───── Dataset
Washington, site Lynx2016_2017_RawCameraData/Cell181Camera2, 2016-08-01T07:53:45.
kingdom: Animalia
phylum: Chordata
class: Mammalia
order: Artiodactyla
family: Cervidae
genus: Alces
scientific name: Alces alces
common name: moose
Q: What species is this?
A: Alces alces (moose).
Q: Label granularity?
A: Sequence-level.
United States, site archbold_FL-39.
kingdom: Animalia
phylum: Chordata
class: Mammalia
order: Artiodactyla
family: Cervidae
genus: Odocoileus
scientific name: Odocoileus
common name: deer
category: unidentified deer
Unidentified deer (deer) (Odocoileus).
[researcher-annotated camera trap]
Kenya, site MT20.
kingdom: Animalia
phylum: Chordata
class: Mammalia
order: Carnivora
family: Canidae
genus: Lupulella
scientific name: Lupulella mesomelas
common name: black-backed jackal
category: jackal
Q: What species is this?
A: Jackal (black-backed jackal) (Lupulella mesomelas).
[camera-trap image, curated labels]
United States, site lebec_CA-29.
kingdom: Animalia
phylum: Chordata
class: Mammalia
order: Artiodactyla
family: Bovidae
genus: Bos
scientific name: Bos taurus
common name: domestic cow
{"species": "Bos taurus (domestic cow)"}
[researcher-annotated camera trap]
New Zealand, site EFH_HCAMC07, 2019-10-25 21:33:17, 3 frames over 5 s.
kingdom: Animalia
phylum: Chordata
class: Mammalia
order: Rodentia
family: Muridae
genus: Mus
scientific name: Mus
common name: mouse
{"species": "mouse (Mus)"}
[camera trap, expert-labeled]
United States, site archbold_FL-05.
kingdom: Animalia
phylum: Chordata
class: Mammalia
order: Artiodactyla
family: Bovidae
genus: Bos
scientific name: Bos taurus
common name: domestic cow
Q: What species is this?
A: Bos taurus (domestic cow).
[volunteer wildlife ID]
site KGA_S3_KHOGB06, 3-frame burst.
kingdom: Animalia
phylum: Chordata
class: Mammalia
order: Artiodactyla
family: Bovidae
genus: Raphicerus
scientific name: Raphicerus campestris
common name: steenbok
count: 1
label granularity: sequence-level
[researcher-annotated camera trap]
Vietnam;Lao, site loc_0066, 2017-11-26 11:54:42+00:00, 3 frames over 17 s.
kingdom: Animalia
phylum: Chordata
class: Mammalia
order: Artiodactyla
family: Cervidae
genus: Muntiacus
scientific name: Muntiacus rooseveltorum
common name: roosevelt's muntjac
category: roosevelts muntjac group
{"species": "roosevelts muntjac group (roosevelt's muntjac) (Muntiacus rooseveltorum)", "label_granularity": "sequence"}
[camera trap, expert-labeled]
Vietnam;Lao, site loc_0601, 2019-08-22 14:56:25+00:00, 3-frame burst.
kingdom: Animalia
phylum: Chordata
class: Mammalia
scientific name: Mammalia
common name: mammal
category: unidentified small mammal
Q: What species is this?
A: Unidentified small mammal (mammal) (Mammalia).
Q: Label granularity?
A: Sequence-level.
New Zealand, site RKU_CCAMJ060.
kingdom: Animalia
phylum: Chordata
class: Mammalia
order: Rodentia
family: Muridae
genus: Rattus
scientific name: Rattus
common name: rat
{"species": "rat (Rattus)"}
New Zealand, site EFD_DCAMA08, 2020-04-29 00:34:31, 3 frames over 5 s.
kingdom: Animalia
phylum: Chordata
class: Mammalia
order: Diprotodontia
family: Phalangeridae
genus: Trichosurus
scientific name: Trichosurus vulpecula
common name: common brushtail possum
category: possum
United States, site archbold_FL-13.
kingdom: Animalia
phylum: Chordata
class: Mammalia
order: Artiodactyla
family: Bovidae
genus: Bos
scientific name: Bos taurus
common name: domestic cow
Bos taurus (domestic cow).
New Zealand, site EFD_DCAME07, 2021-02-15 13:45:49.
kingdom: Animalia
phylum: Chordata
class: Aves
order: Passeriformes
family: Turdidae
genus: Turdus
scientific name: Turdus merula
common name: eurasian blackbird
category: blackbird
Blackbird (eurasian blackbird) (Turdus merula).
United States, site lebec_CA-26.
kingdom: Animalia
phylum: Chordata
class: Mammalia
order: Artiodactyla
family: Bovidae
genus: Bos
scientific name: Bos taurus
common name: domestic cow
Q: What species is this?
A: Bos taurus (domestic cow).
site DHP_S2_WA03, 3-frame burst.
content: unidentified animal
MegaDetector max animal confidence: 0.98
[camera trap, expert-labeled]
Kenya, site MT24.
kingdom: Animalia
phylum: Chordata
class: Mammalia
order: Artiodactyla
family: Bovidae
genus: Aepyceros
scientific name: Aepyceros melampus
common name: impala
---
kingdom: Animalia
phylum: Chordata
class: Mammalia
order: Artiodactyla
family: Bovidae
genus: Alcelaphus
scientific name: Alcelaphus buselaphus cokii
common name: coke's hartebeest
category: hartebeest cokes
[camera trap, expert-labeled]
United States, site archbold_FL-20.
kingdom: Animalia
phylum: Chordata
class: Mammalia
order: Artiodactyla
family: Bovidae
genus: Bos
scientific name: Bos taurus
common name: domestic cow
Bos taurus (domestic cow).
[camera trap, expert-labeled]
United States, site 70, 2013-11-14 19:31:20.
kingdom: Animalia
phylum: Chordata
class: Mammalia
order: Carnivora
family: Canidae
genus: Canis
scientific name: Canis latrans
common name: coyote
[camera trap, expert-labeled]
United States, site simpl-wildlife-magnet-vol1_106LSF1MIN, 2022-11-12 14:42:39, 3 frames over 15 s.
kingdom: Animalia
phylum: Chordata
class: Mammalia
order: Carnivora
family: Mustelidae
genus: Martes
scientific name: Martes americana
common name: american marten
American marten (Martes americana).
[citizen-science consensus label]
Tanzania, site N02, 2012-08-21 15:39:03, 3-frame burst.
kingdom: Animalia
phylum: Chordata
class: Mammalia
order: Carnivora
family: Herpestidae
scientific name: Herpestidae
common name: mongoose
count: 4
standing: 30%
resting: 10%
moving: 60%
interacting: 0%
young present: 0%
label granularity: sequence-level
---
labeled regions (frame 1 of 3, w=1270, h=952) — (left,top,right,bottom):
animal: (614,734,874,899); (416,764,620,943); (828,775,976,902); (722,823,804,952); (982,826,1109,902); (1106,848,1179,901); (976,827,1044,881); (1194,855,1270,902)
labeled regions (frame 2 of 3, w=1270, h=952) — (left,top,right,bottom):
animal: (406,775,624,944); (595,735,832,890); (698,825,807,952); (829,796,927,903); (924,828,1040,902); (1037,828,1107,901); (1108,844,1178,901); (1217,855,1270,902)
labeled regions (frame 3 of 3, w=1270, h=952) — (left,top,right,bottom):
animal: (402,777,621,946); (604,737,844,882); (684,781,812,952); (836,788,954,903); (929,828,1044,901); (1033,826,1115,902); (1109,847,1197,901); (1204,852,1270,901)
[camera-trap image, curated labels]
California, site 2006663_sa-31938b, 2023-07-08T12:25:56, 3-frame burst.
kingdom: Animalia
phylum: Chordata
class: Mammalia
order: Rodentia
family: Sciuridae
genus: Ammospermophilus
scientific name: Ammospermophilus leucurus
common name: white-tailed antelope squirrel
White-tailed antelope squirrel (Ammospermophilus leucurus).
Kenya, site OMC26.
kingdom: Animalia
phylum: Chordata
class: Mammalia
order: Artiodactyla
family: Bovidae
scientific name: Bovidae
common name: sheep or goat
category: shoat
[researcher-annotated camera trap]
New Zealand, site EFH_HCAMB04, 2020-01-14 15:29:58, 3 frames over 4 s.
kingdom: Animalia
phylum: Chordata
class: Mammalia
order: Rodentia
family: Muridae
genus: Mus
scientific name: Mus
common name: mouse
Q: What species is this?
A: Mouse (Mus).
──────────
(Task):
Could you reproduce every record exactly as written?

(Answer to this problem):
Washington, site Lynx2016_2017_RawCameraData/Cell181Camera2, 2016-08-01T07:53:45.
kingdom: Animalia
phylum: Chordata
class: Mammalia
order: Artiodactyla
family: Cervidae
genus: Alces
scientific name: Alces alces
common name: moose
Q: What species is this?
A: Alces alces (moose).
Q: Label granularity?
A: Sequence-level.
United States, site archbold_FL-39.
kingdom: Animalia
phylum: Chordata
class: Mammalia
order: Artiodactyla
family: Cervidae
genus: Odocoileus
scientific name: Odocoileus
common name: deer
category: unidentified deer
Unidentified deer (deer) (Odocoileus).
[researcher-annotated camera trap]
Kenya, site MT20.
kingdom: Animalia
phylum: Chordata
class: Mammalia
order: Carnivora
family: Canidae
genus: Lupulella
scientific name: Lupulella mesomelas
common name: black-backed jackal
category: jackal
Q: What species is this?
A: Jackal (black-backed jackal) (Lupulella mesomelas).
[camera-trap image, curated labels]
United States, site lebec_CA-29.
kingdom: Animalia
phylum: Chordata
class: Mammalia
order: Artiodactyla
family: Bovidae
genus: Bos
scientific name: Bos taurus
common name: domestic cow
{"species": "Bos taurus (domestic cow)"}
[researcher-annotated camera trap]
New Zealand, site EFH_HCAMC07, 2019-10-25 21:33:17, 3 frames over 5 s.
kingdom: Animalia
phylum: Chordata
class: Mammalia
order: Rodentia
family: Muridae
genus: Mus
scientific name: Mus
common name: mouse
{"species": "mouse (Mus)"}
[camera trap, expert-labeled]
United States, site archbold_FL-05.
kingdom: Animalia
phylum: Chordata
class: Mammalia
order: Artiodactyla
family: Bovidae
genus: Bos
scientific name: Bos taurus
common name: domestic cow
Q: What species is this?
A: Bos taurus (domestic cow).
[volunteer wildlife ID]
site KGA_S3_KHOGB06, 3-frame burst.
kingdom: Animalia
phylum: Chordata
class: Mammalia
order: Artiodactyla
family: Bovidae
genus: Raphicerus
scientific name: Raphicerus campestris
common name: steenbok
count: 1
label granularity: sequence-level
[researcher-annotated camera trap]
Vietnam;Lao, site loc_0066, 2017-11-26 11:54:42+00:00, 3 frames over 17 s.
kingdom: Animalia
phylum: Chordata
class: Mammalia
order: Artiodactyla
family: Cervidae
genus: Muntiacus
scientific name: Muntiacus rooseveltorum
common name: roosevelt's muntjac
category: roosevelts muntjac group
{"species": "roosevelts muntjac group (roosevelt's muntjac) (Muntiacus rooseveltorum)", "label_granularity": "sequence"}
[camera trap, expert-labeled]
Vietnam;Lao, site loc_0601, 2019-08-22 14:56:25+00:00, 3-frame burst.
kingdom: Animalia
phylum: Chordata
class: Mammalia
scientific name: Mammalia
common name: mammal
category: unidentified small mammal
Q: What species is this?
A: Unidentified small mammal (mammal) (Mammalia).
Q: Label granularity?
A: Sequence-level.
New Zealand, site RKU_CCAMJ060.
kingdom: Animalia
phylum: Chordata
class: Mammalia
order: Rodentia
family: Muridae
genus: Rattus
scientific name: Rattus
common name: rat
{"species": "rat (Rattus)"}
New Zealand, site EFD_DCAMA08, 2020-04-29 00:34:31, 3 frames over 5 s.
kingdom: Animalia
phylum: Chordata
class: Mammalia
order: Diprotodontia
family: Phalangeridae
genus: Trichosurus
scientific name: Trichosurus vulpecula
common name: common brushtail possum
category: possum
United States, site archbold_FL-13.
kingdom: Animalia
phylum: Chordata
class: Mammalia
order: Artiodactyla
family: Bovidae
genus: Bos
scientific name: Bos taurus
common name: domestic cow
Bos taurus (domestic cow).
New Zealand, site EFD_DCAME07, 2021-02-15 13:45:49.
kingdom: Animalia
phylum: Chordata
class: Aves
order: Passeriformes
family: Turdidae
genus: Turdus
scientific name: Turdus merula
common name: eurasian blackbird
category: blackbird
Blackbird (eurasian blackbird) (Turdus merula).
United States, site lebec_CA-26.
kingdom: Animalia
phylum: Chordata
class: Mammalia
order: Artiodactyla
family: Bovidae
genus: Bos
scientific name: Bos taurus
common name: domestic cow
Q: What species is this?
A: Bos taurus (domestic cow).
site DHP_S2_WA03, 3-frame burst.
content: unidentified animal
MegaDetector max animal confidence: 0.98
[camera trap, expert-labeled]
Kenya, site MT24.
kingdom: Animalia
phylum: Chordata
class: Mammalia
order: Artiodactyla
family: Bovidae
genus: Aepyceros
scientific name: Aepyceros melampus
common name: impala
---
kingdom: Animalia
phylum: Chordata
class: Mammalia
order: Artiodactyla
family: Bovidae
genus: Alcelaphus
scientific name: Alcelaphus buselaphus cokii
common name: coke's hartebeest
category: hartebeest cokes
[camera trap, expert-labeled]
United States, site archbold_FL-20.
kingdom: Animalia
phylum: Chordata
class: Mammalia
order: Artiodactyla
family: Bovidae
genus: Bos
scientific name: Bos taurus
common name: domestic cow
Bos taurus (domestic cow).
[camera trap, expert-labeled]
United States, site 70, 2013-11-14 19:31:20.
kingdom: Animalia
phylum: Chordata
class: Mammalia
order: Carnivora
family: Canidae
genus: Canis
scientific name: Canis latrans
common name: coyote
[camera trap, expert-labeled]
United States, site simpl-wildlife-magnet-vol1_106LSF1MIN, 2022-11-12 14:42:39, 3 frames over 15 s.
kingdom: Animalia
phylum: Chordata
class: Mammalia
order: Carnivora
family: Mustelidae
genus: Martes
scientific name: Martes americana
common name: american marten
American marten (Martes americana).
[citizen-science consensus label]
Tanzania, site N02, 2012-08-21 15:39:03, 3-frame burst.
kingdom: Animalia
phylum: Chordata
class: Mammalia
order: Carnivora
family: Herpestidae
scientific name: Herpestidae
common name: mongoose
count: 4
standing: 30%
resting: 10%
moving: 60%
interacting: 0%
young present: 0%
label granularity: sequence-level
---
labeled regions (frame 1 of 3, w=1270, h=952) — (left,top,right,bottom):
animal: (614,734,874,899); (416,764,620,943); (828,775,976,902); (722,823,804,952); (982,826,1109,902); (1106,848,1179,901); (976,827,1044,881); (1194,855,1270,902)
labeled regions (frame 2 of 3, w=1270, h=952) — (left,top,right,bottom):
animal: (406,775,624,944); (595,735,832,890); (698,825,807,952); (829,796,927,903); (924,828,1040,902); (1037,828,1107,901); (1108,844,1178,901); (1217,855,1270,902)
labeled regions (frame 3 of 3, w=1270, h=952) — (left,top,right,bottom):
animal: (402,777,621,946); (604,737,844,882); (684,781,812,952); (836,788,954,903); (929,828,1044,901); (1033,826,1115,902); (1109,847,1197,901); (1204,852,1270,901)
[camera-trap image, curated labels]
California, site 2006663_sa-31938b, 2023-07-08T12:25:56, 3-frame burst.
kingdom: Animalia
phylum: Chordata
class: Mammalia
order: Rodentia
family: Sciuridae
genus: Ammospermophilus
scientific name: Ammospermophilus leucurus
common name: white-tailed antelope squirrel
White-tailed antelope squirrel (Ammospermophilus leucurus).
Kenya, site OMC26.
kingdom: Animalia
phylum: Chordata
class: Mammalia
order: Artiodactyla
family: Bovidae
scientific name: Bovidae
common name: sheep or goat
category: shoat
[researcher-annotated camera trap]
New Zealand, site EFH_HCAMB04, 2020-01-14 15:29:58, 3 frames over 4 s.
kingdom: Animalia
phylum: Chordata
class: Mammalia
order: Rodentia
family: Muridae
genus: Mus
scientific name: Mus
common name: mouse
Q: What species is this?
A: Mouse (Mus).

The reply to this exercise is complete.